Jewett was also able to show a further correlation – the nursing homes receiving the extra funds that made the steepest staffing cuts also had about 30% more “deficiencies” (violations of State Title 22 licensing regulations) than the average California nursing home.
One other interesting fact in the article, “Nursing homes are allowed to bill the state for legal fees spent fighting abuse and neglect citations and lawsuits. They can bill for legal fees spent fighting audit findings they disagree with.” In other words, your tax dollars are going to help nursing homes hire lawyers to defeat elder abuse lawsuits and to challenge state officials who find the nursing home to be breaking the law.

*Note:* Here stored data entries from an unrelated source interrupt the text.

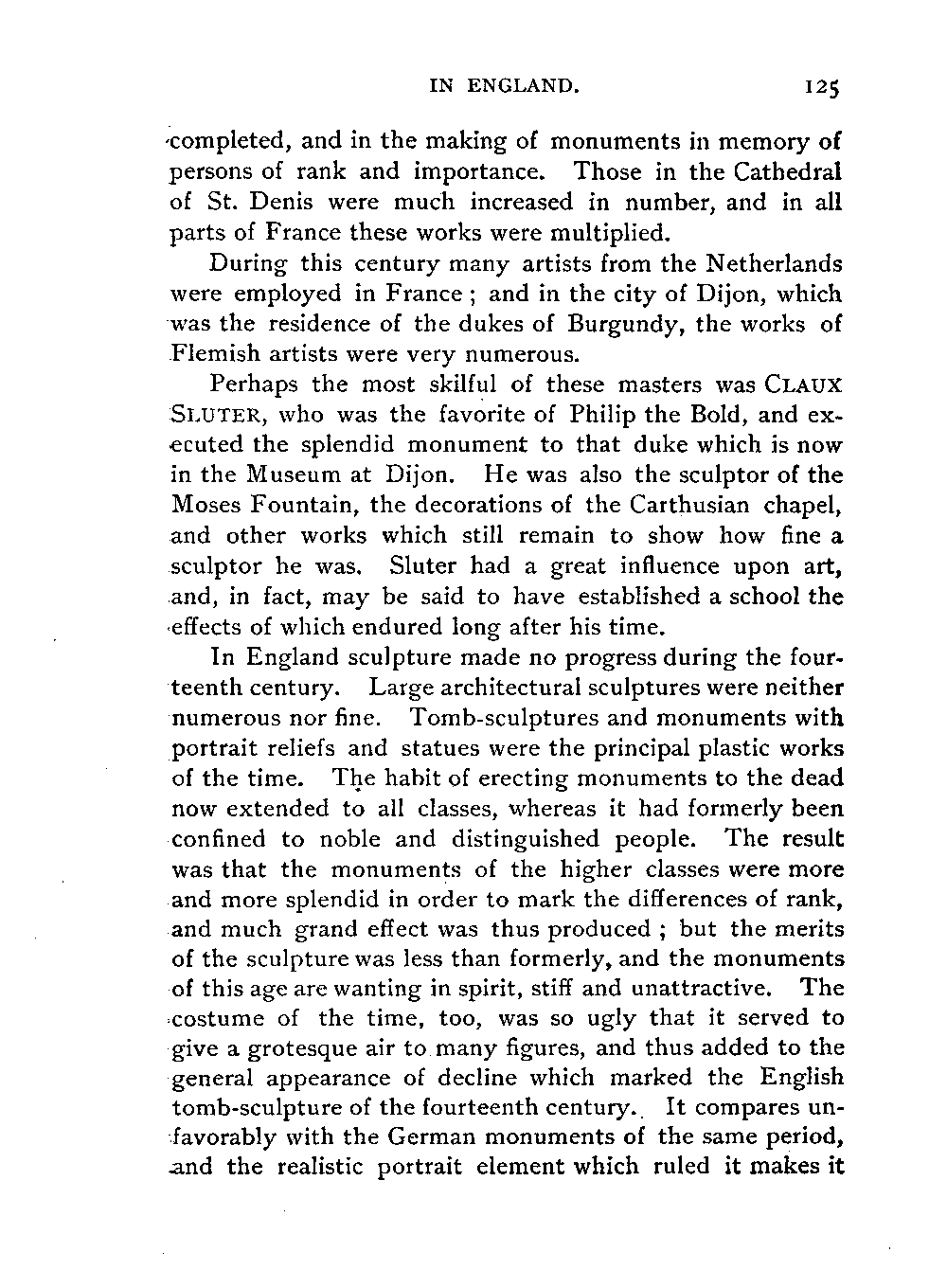 IN ENGLAND. 125

completed, and in the making of monuments in memory of persons of rank and importance. Those in the Cathedral of St. Denis were much increased in number, and in all parts of France these works were multiplied.

During this century many artists from the Netherlands were employed in France; and in the city of Dijon, which was the residence of the dukes of Burgundy, the works of Flemish artists were very numerous.

Perhaps the most skilful of these masters was CLAUX SLUTER, who was the favorite of Philip the Bold, and executed the splendid monument to that duke which is now in the Museum at Dijon. He was also the sculptor of the Moses Fountain, the decorations of the Carthusian chapel, and other works which still remain to show how fine a sculptor he was. Sluter had a great influence upon art, and, in fact, may be said to have established a school the effects of which endured long after his time.

In England sculpture made no progress during the fourteenth century. Large architectural sculptures were neither numerous nor fine. Tomb-sculptures and monuments with portrait reliefs and statues were the principal plastic works of the time. The habit of erecting monuments to the dead now extended to all classes, whereas it had formerly been confined to noble and distinguished people. The result was that the monuments of the higher classes were more and more splendid in order to mark the differences of rank, and much grand effect was thus produced; but the merits of the sculpture was less than formerly, and the monuments of this age are wanting in spirit, stiff and unattractive. The costume of the time, too, was so ugly that it served to give a grotesque air to many figures, and thus added to the general appearance of decline which marked the English tomb-sculpture of the fourteenth century. It compares unfavorably with the German monuments of the same period, and the realistic portrait element which ruled it makes it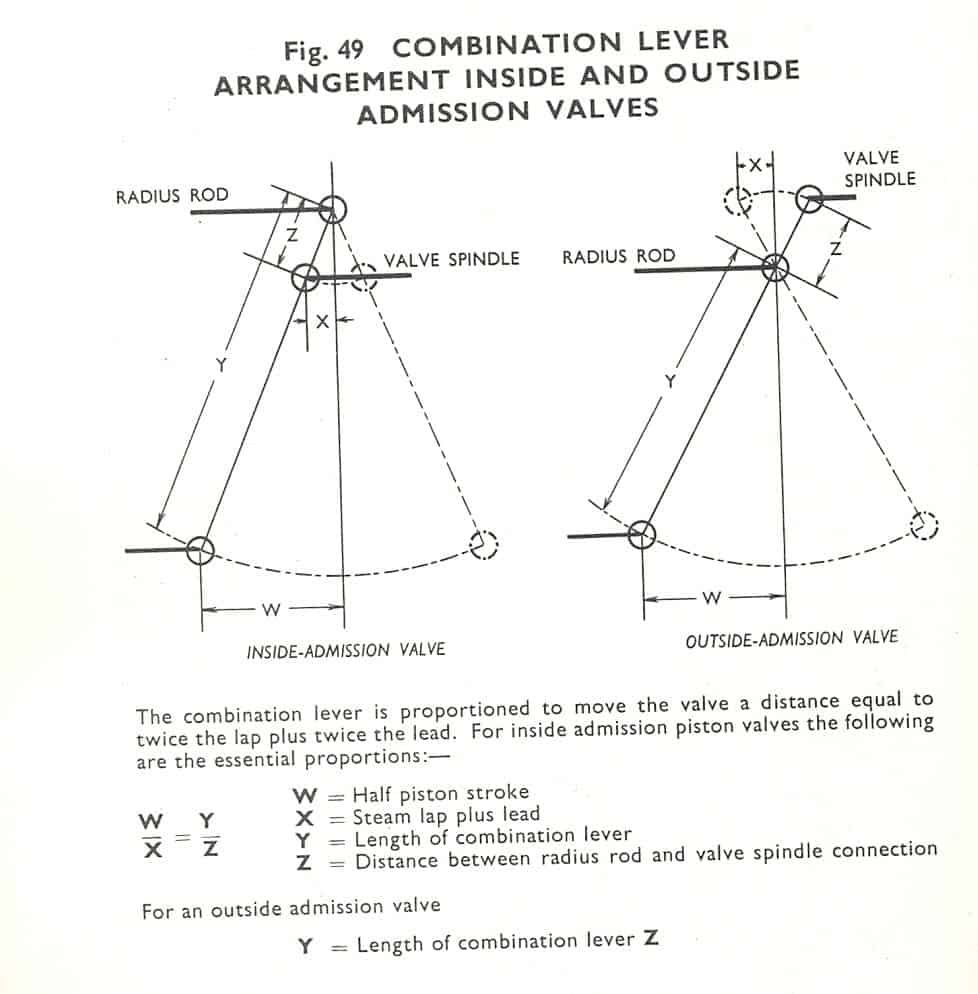 Fig. 49 COMBINATION LEVER ARRANGEMENT INSIDE AND OUTSIDE ADMISSION VALVES

RADIUS ROD

Z

VALVE SPINDLE

X

Y

W

INSIDE-ADMISSION VALVE

X

VALVE SPINDLE

RADIUS ROD

Z

Y

W

OUTSIDE-ADMISSION VALVE

The combination lever is proportioned to move the valve a distance equal to twice the lap plus twice the lead. For inside admission piston valves the following are the essential proportions:—

$\frac{W}{X} = \frac{Y}{Z}$

W = Half piston stroke
X = Steam lap plus lead
Y = Length of combination lever
Z = Distance between radius rod and valve spindle connection

For an outside admission valve

Y = Length of combination lever Z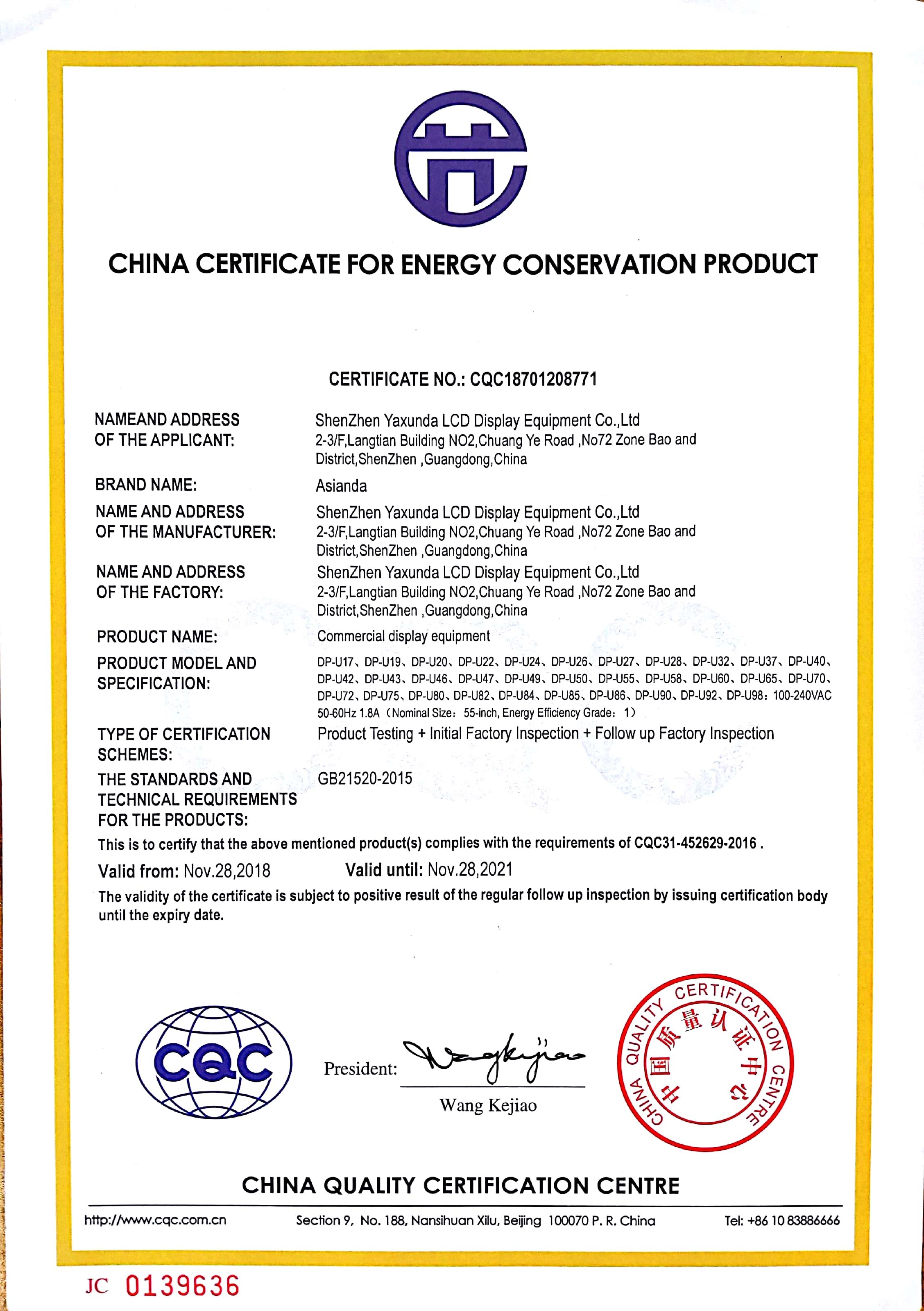 CHINA CERTIFICATE FOR ENERGY CONSERVATION PRODUCT

CERTIFICATE NO.: CQC18701208771

NAMEAND ADDRESS OF THE APPLICANT: ShenZhen Yaxunda LCD Display Equipment Co.,Ltd 2-3/F,Langtian Building NO2,Chuang Ye Road ,No72 Zone Bao and District,ShenZhen ,Guangdong,China

BRAND NAME: Asianda

NAME AND ADDRESS OF THE MANUFACTURER: ShenZhen Yaxunda LCD Display Equipment Co.,Ltd 2-3/F,Langtian Building NO2,Chuang Ye Road ,No72 Zone Bao and District,ShenZhen ,Guangdong,China

NAME AND ADDRESS OF THE FACTORY: ShenZhen Yaxunda LCD Display Equipment Co.,Ltd 2-3/F,Langtian Building NO2,Chuang Ye Road ,No72 Zone Bao and District,ShenZhen ,Guangdong,China

PRODUCT NAME: Commercial display equipment

PRODUCT MODEL AND SPECIFICATION: DP-U17、DP-U19、DP-U20、DP-U22、DP-U24、DP-U26、DP-U27、DP-U28、DP-U32、DP-U37、DP-U40、DP-U42、DP-U43、DP-U46、DP-U47、DP-U49、DP-U50、DP-U55、DP-U58、DP-U60、DP-U65、DP-U70、DP-U72、DP-U75、DP-U80、DP-U82、DP-U84、DP-U85、DP-U86、DP-U90、DP-U92、DP-U98：100-240VAC 50-60Hz 1.8A（Nominal Size：55-inch, Energy Efficiency Grade：1）

TYPE OF CERTIFICATION SCHEMES: Product Testing + Initial Factory Inspection + Follow up Factory Inspection

THE STANDARDS AND TECHNICAL REQUIREMENTS FOR THE PRODUCTS: GB21520-2015

This is to certify that the above mentioned product(s) complies with the requirements of CQC31-452629-2016 .

Valid from: Nov.28,2018 Valid until: Nov.28,2021

The validity of the certificate is subject to positive result of the regular follow up inspection by issuing certification body until the expiry date.

CQC

President: Wang Kejiao

Wang Kejiao

CHINA QUALITY CERTIFICATION CENTRE 中国质量认证中心

CHINA QUALITY CERTIFICATION CENTRE

http://www.cqc.com.cn Section 9, No. 188, Nansihuan Xilu, Beijing 100070 P. R. China Tel: +86 10 83886666

JC 0139636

The California Watch articles are mandatory reading for anyone with a family member in a California nursing home or anyone with a lawsuit against a California nursing home. The California Watch website contains data for each of the 232 nursing homes on the list (organized by county and by facility name). Check to see if your nursing home is on the list -- if it is, it should be a red flag to you that the nursing home is compromising staffing or wages for the sake of corporate profits. If you are prosecuting a lawsuit against a nursing home who has fattened its profit margin while cutting its staff, the data will help you build your case that the nursing home was reckless, willful or malicious under the California Elder Abuse and Dependent Adult Civil Protection Act.